PROBLEM REQUIREMENTS -
Gather every line below that contains the string "Segment". Count a line only when its letter case matches.

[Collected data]
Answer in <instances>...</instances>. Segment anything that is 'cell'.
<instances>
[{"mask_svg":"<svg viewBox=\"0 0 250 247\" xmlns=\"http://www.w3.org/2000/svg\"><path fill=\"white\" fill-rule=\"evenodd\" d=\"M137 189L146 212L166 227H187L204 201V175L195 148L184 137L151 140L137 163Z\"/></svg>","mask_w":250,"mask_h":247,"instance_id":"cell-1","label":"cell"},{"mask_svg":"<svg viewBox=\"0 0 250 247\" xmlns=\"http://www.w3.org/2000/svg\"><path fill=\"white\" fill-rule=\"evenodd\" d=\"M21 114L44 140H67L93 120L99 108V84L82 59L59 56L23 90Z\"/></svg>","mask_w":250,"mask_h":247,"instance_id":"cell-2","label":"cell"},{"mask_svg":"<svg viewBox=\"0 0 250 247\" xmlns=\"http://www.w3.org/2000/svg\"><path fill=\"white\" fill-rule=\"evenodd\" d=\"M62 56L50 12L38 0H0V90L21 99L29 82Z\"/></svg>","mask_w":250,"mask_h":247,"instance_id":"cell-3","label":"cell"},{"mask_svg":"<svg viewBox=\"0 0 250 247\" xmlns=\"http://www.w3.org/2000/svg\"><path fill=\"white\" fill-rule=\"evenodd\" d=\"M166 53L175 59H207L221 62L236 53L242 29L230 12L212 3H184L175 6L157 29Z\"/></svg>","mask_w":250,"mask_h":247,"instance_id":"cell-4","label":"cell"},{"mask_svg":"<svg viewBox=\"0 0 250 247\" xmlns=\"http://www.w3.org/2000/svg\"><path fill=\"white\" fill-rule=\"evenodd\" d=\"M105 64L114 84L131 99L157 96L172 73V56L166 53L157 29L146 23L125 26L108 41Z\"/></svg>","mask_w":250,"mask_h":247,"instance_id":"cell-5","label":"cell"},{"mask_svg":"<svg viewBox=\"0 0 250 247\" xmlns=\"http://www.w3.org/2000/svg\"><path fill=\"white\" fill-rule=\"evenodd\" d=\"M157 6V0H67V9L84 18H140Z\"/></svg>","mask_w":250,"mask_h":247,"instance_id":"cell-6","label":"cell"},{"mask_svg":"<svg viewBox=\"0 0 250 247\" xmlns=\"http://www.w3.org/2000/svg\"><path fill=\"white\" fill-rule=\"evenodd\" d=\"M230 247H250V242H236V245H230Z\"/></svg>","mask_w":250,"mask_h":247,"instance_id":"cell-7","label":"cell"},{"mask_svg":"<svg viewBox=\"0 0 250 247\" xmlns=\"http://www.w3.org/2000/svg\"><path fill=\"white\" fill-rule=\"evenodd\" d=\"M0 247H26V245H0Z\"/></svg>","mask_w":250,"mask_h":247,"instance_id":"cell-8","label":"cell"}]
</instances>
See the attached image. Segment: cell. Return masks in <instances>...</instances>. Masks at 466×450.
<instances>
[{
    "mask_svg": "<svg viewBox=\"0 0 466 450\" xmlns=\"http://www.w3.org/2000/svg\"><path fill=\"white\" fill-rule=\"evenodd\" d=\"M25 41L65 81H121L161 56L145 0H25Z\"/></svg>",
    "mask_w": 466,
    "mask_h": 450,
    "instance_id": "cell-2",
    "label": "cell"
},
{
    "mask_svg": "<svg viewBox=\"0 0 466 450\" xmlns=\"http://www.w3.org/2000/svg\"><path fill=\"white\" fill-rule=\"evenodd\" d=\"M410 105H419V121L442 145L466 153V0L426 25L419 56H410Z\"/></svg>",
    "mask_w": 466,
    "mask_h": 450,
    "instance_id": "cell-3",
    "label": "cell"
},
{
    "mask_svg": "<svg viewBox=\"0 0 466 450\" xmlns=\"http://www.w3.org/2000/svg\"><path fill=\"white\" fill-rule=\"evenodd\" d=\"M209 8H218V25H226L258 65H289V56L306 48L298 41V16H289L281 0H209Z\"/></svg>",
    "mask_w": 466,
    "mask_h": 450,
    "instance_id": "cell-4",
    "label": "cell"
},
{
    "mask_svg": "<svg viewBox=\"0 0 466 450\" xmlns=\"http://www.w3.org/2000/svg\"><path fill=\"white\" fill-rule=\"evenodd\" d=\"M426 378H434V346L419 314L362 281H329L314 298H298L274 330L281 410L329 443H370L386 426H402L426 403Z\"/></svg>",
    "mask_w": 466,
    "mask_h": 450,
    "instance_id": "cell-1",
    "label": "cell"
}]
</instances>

THE OUTPUT -
Answer in <instances>...</instances>. Segment anything that is 'cell'.
See the attached image. Segment: cell. Return masks in <instances>...</instances>. Masks at 466×450.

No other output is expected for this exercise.